I was still in school uniform, which must have made it 1990.

My father had left for work just five minutes before, accompanied by my younger sister, when Jive Bunny was drowned out by a loud, dull thud.

My mother immediately fretted her husband and daughter had just become the latest statistics of 21 years of death and trauma.

A lifetime in west Belfast may not have made me a ballistics expert but I was sure by the rattle of the windows it was closer to home.

When I opened the door to the rear garden the plume of smoke 10 yards to my right, frantic Scottish accents and moans of distress spelt out just how close. Toast in hand, I walked closer.

An agitated soldier, rifle pointing in my direction, squealed at me to "get f****** back. Get back into the house". I quickly obliged but not before hearing one soldier squeal of being blind and another begging not to die.
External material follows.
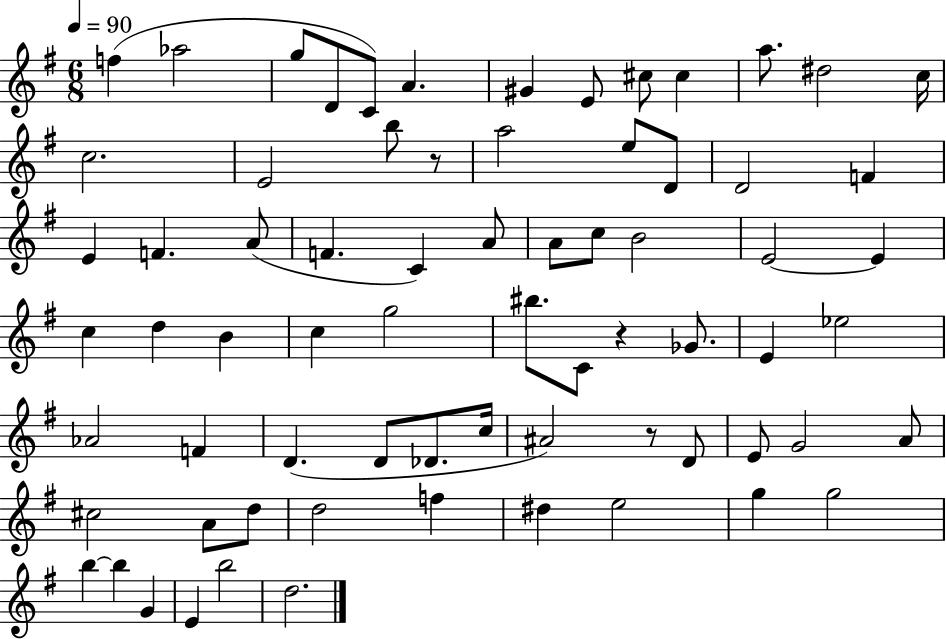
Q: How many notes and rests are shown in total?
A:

A crater, easily 5ft wide and deep, had been blown from the edge of the neighbour's garden.

Someone had obviously picked up that an Army patrol walked through the forest at the edge of the Poleglass estate around 8am every day, them and dozens of schoolkids who attended the secondary schools in nearby Andersonstown.

As I headed off for my bus I passed a military ambulance and more squaddies searching a wooded area, 500 yards from the incident.

I had my own issues with the Army. A young neighbour, 10-year-old Carol-Anne Kelly, had been shot dead with a plastic bullet nine years before returning from the shops.

At eight years old this leaves its mark.

But my instinct immediately told the officer in charge exactly where his colleagues were and how to get in.

My feeling I may have helped save a life was punctured by a stranger who witnessed my encounter.

He uttered one word, "tout", local slang for a grass.